### BRIEF A
Translate this sentence from the forum thread about AI assistants into Spanish: "If a human assistant failed 3 out of 4 tasks and you told them so, they would be embarrassed and probably afraid that they would be fired."
### BRIEF B
The forum thread about AI assistants names things that AI engineers have not yet programmed into consumer-facing LLMs. List all of them.
### BRIEF C
Answer from the forum thread about AI assistants, one answer per line:
(i) How many actual teams are involved in the competition?
(ii) What service charge would the vendor incur for a past-due account?
(iii) On what date should the round-trip flight be booked?

I think Grok filled out a fictitious bracket with zero upsets. There has never been any sort of major athletic tournament that didn't have at least one upset. And yet Grok is too stupid to understand this. It's just a dumb probability calculator that uses way too much electricity.

Context, situational awareness, common sense, good taste, humility. Those are all things that AI engineers have not programmed yet into consumer facing LLMs.

An AI assistant really need to be accurate 99.8% of the time (or possibly more) to be useful and trustworthy. Getting one of the four #1 seeds correct (published on multiple websites) is appallingly poor. If it can't even identify the 68 actual teams involved in the competition, what good is an AI assistant? Why would you trust it to do anything else? Something more important like schedule an oil change for your car? Keep your medical information private?

As I said a year ago, all consumer facing AI is still alpha software. It is nowhere close to being ready for primetime. In several cases there appears to be some serious regression.

25% right isn't good enough. Neither is 80%. If a human assistant failed 3 out of 4 tasks and you told them so, they would be embarrassed and probably afraid that they would be fired. And yes, I would fire them.

Apple senior management is probably coming to grips with this. If they put out an AI-powered Siri that frequently bungles requests, that's no better than the feeble Siri they have now. And worse, it'll probably erodes customer trust.

"Fake it until you make it" is not a valid business model. That's something Elizabeth Holmes would do. And she's in prison.
Behind closed doors, Apple is embarrassed by its slow Siri rollout, too

mpantone

March 14
Two-thirds of the time is horrid. Even 90% is useless.

Put it in perspective using an actual real world comparable scenario: a human personal assistant.

Let's say you give your human P.A. three tasks:
1. pick up dry cleaning (via TaskRabbit for the AI assistant),
2. e-mail vendor that their account will be past due tomorrow thus incurring a 1.5% service charge, and
3. book round trip flight on April 17th from Los Angeles to San Jose (SJC in California)

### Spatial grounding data

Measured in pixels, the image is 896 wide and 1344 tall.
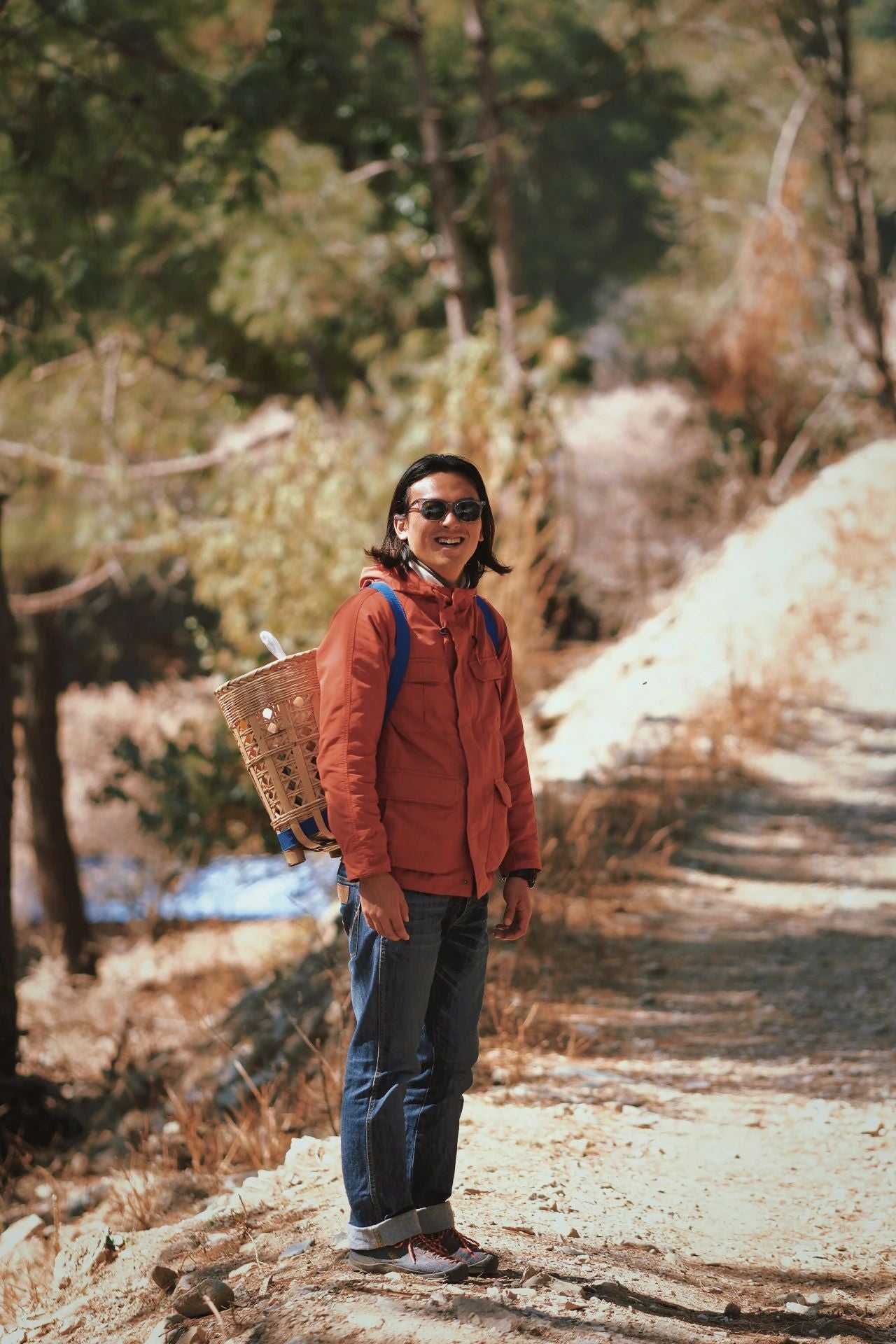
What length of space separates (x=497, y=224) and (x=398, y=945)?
9.39 m

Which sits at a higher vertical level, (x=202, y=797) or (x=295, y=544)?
(x=295, y=544)

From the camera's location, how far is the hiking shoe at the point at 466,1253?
2.60m

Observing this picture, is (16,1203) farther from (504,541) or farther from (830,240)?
(830,240)

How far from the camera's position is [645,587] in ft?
38.3

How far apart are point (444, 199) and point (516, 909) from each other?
9114 mm

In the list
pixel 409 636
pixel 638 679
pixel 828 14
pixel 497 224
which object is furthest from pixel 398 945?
pixel 828 14

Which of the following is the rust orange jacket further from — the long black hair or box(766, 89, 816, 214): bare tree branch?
box(766, 89, 816, 214): bare tree branch

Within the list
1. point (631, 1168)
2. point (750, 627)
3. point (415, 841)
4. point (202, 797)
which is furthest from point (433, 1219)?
point (750, 627)

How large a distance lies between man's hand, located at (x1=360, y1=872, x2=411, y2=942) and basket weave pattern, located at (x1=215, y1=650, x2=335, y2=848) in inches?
9.3

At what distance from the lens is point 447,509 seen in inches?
103

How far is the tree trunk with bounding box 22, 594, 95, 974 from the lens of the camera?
1117 cm

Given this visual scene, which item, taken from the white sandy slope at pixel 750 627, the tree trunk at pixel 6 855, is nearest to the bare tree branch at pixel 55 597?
the white sandy slope at pixel 750 627

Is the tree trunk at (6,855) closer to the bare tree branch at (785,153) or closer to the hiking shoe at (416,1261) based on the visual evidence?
the hiking shoe at (416,1261)

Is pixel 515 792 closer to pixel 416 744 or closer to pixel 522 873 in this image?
pixel 522 873
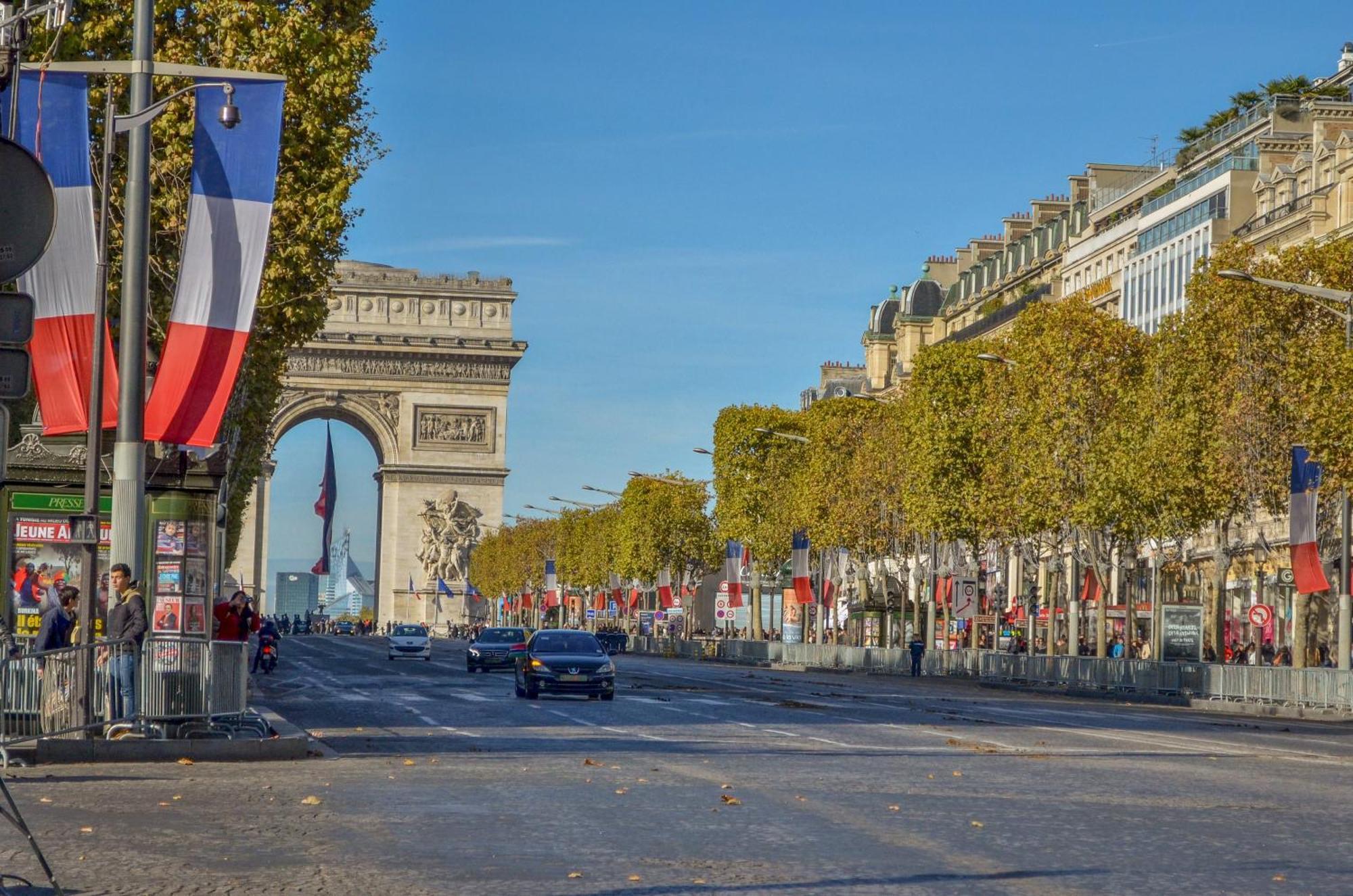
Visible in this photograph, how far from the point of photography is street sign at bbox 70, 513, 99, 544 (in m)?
21.2

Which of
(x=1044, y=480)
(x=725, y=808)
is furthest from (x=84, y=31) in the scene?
(x=1044, y=480)

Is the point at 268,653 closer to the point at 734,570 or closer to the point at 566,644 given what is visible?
the point at 566,644

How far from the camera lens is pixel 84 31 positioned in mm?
32594

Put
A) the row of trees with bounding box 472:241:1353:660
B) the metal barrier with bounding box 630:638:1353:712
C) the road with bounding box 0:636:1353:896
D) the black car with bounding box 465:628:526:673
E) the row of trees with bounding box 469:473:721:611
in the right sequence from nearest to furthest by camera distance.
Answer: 1. the road with bounding box 0:636:1353:896
2. the metal barrier with bounding box 630:638:1353:712
3. the row of trees with bounding box 472:241:1353:660
4. the black car with bounding box 465:628:526:673
5. the row of trees with bounding box 469:473:721:611

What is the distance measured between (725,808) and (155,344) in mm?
21023

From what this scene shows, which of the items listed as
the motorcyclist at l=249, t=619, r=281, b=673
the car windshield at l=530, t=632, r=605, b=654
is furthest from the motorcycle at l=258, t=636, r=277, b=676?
the car windshield at l=530, t=632, r=605, b=654

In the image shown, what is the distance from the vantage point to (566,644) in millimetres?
40000

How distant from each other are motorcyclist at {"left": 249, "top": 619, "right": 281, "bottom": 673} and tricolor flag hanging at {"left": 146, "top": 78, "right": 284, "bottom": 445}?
32.0m

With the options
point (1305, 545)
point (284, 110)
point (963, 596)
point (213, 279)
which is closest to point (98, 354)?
point (213, 279)

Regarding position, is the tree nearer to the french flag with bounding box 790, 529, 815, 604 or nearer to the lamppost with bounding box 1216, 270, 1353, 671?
the lamppost with bounding box 1216, 270, 1353, 671

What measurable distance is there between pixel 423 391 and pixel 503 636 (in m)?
63.0

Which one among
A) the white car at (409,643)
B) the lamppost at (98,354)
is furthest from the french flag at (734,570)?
the lamppost at (98,354)

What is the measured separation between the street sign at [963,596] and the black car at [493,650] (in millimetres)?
12913

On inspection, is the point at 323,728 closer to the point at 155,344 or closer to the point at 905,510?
the point at 155,344
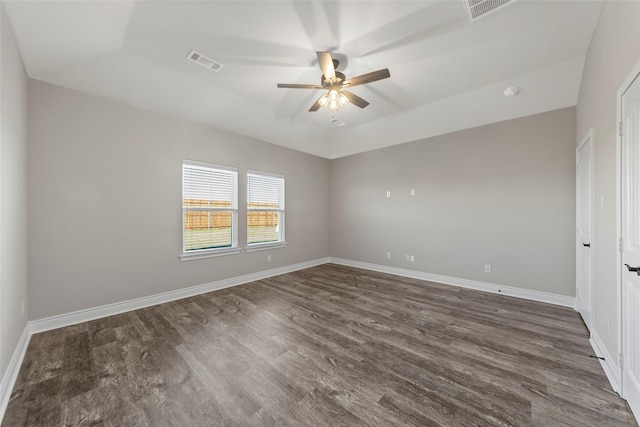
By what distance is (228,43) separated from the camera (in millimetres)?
2414

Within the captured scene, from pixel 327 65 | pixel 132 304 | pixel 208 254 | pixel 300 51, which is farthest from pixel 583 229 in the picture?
pixel 132 304

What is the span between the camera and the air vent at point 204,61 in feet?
8.41

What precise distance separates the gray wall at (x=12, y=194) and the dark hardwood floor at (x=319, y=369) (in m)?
0.44

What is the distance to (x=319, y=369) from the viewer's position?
201 centimetres

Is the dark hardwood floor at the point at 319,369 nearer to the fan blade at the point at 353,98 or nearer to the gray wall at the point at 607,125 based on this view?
the gray wall at the point at 607,125

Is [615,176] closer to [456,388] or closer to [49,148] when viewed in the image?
[456,388]

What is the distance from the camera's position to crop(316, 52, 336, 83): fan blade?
2.27 meters

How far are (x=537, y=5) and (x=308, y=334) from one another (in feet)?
12.0

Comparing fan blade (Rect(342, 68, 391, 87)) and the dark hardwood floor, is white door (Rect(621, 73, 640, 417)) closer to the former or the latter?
the dark hardwood floor

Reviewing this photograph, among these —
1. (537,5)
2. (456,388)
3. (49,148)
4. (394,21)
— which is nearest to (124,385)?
(456,388)

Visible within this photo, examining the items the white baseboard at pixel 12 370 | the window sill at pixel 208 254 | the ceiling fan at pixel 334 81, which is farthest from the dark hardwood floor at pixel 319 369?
the ceiling fan at pixel 334 81

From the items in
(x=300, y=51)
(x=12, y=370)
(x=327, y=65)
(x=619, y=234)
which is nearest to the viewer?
(x=619, y=234)

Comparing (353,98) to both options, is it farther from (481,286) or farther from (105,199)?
(481,286)

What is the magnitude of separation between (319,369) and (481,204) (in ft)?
12.1
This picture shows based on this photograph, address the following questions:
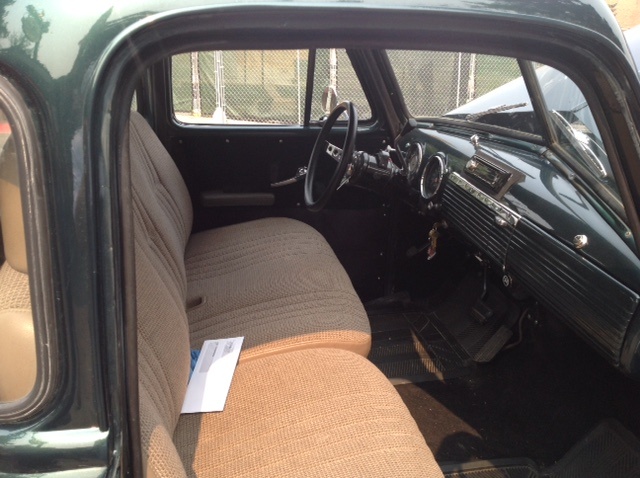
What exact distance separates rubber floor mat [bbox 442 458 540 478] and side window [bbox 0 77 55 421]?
135cm

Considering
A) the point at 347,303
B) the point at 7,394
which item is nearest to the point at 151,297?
the point at 7,394

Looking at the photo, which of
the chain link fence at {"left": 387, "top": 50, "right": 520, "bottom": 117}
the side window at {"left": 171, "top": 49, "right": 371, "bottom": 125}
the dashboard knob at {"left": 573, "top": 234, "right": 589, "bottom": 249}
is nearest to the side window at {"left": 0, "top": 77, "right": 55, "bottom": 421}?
the dashboard knob at {"left": 573, "top": 234, "right": 589, "bottom": 249}

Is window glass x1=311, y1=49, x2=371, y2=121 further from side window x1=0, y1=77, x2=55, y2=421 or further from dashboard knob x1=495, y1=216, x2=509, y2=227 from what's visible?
side window x1=0, y1=77, x2=55, y2=421

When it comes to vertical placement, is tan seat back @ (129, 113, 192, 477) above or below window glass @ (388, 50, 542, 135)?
below

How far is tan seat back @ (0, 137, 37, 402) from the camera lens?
2.29 feet

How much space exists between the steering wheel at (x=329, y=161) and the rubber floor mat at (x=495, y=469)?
0.93 meters

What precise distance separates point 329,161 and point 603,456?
1472mm

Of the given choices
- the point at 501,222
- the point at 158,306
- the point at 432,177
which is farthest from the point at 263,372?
the point at 432,177

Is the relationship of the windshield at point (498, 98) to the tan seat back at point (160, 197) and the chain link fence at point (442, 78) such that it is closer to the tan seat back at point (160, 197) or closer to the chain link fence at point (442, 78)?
the chain link fence at point (442, 78)

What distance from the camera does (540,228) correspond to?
1457 millimetres

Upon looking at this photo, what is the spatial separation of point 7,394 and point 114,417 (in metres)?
0.14

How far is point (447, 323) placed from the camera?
2424mm

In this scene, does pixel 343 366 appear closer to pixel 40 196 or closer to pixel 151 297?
pixel 151 297

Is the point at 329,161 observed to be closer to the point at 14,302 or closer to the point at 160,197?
the point at 160,197
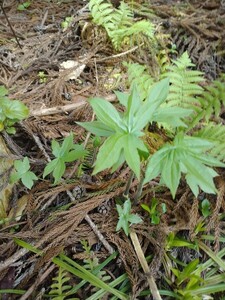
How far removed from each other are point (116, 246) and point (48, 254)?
35 centimetres

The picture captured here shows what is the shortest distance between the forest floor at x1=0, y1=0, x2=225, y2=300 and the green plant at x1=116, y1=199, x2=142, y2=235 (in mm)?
62

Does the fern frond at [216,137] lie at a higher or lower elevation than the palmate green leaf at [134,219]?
higher

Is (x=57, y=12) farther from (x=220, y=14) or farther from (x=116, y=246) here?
(x=116, y=246)

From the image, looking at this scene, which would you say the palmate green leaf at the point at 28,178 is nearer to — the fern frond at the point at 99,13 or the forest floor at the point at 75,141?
the forest floor at the point at 75,141

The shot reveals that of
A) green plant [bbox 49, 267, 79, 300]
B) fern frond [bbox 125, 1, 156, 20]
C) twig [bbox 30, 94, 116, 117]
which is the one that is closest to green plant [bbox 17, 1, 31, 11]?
fern frond [bbox 125, 1, 156, 20]

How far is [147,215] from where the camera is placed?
6.07 feet

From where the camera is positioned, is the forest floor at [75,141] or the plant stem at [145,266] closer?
the plant stem at [145,266]

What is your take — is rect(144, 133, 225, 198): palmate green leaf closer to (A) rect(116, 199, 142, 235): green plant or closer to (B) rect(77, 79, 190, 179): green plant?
(B) rect(77, 79, 190, 179): green plant

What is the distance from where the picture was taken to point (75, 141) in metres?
2.12

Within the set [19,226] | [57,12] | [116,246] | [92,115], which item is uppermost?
[57,12]

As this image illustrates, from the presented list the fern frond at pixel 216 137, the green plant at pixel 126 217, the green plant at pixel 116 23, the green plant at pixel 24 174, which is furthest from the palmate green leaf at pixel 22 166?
the green plant at pixel 116 23

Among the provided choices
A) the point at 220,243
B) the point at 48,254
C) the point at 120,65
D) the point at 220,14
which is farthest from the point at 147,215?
the point at 220,14

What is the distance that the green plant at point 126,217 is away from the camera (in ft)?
5.70

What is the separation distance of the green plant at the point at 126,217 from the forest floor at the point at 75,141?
0.06m
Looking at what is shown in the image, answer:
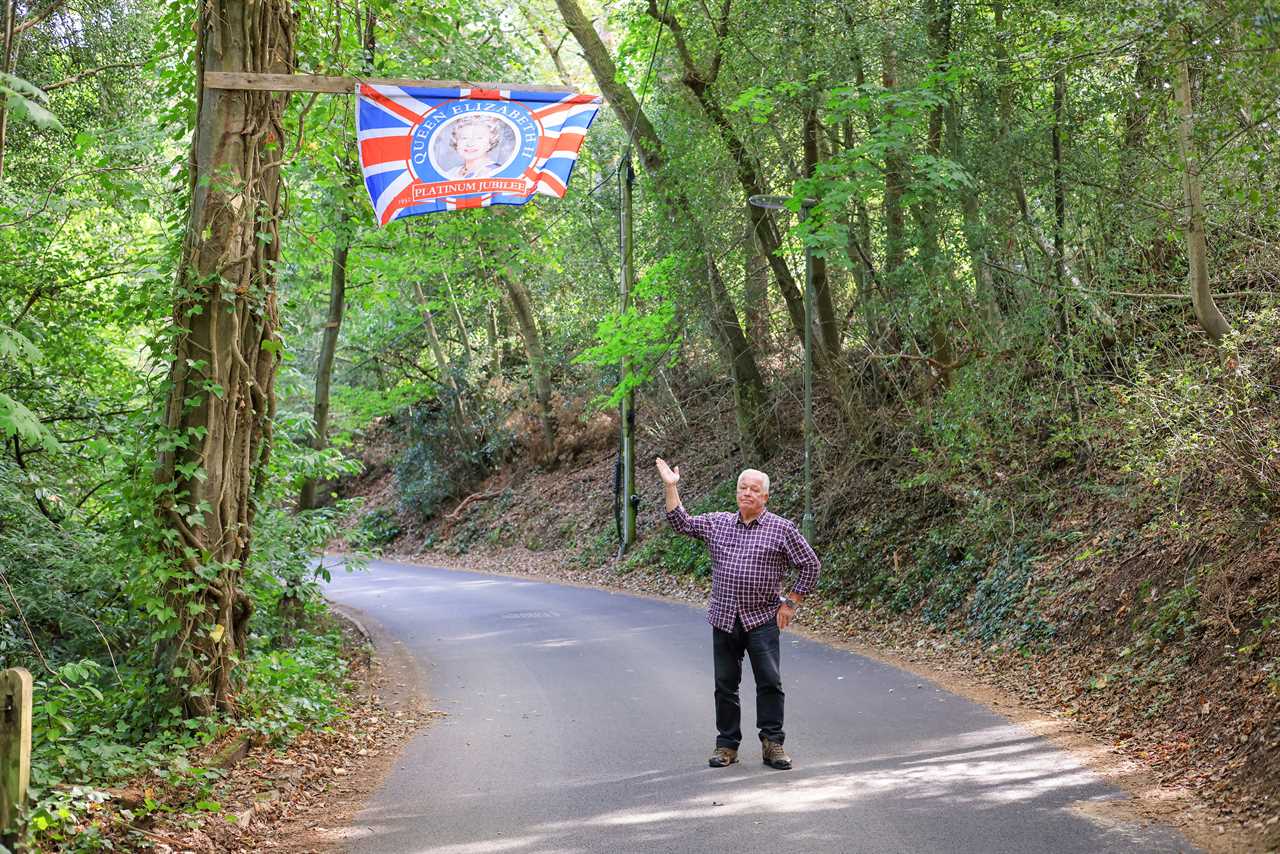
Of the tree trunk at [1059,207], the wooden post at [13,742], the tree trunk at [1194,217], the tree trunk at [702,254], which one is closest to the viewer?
the wooden post at [13,742]

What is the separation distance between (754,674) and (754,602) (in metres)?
0.50

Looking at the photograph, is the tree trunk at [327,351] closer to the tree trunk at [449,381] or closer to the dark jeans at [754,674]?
A: the dark jeans at [754,674]

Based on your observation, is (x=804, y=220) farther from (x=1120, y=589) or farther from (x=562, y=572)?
(x=562, y=572)

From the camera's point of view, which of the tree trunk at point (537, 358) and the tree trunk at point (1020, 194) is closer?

### WRITTEN SOLUTION A
Si un asistente humano fallara 3 de 4 tareas y se lo dijeras, se sentiría avergonzado y probablemente temería que lo despidieran.

### WRITTEN SOLUTION B
Context, situational awareness, common sense, good taste, humility

### WRITTEN SOLUTION C
(i) 68
(ii) 1.5%
(iii) April 17th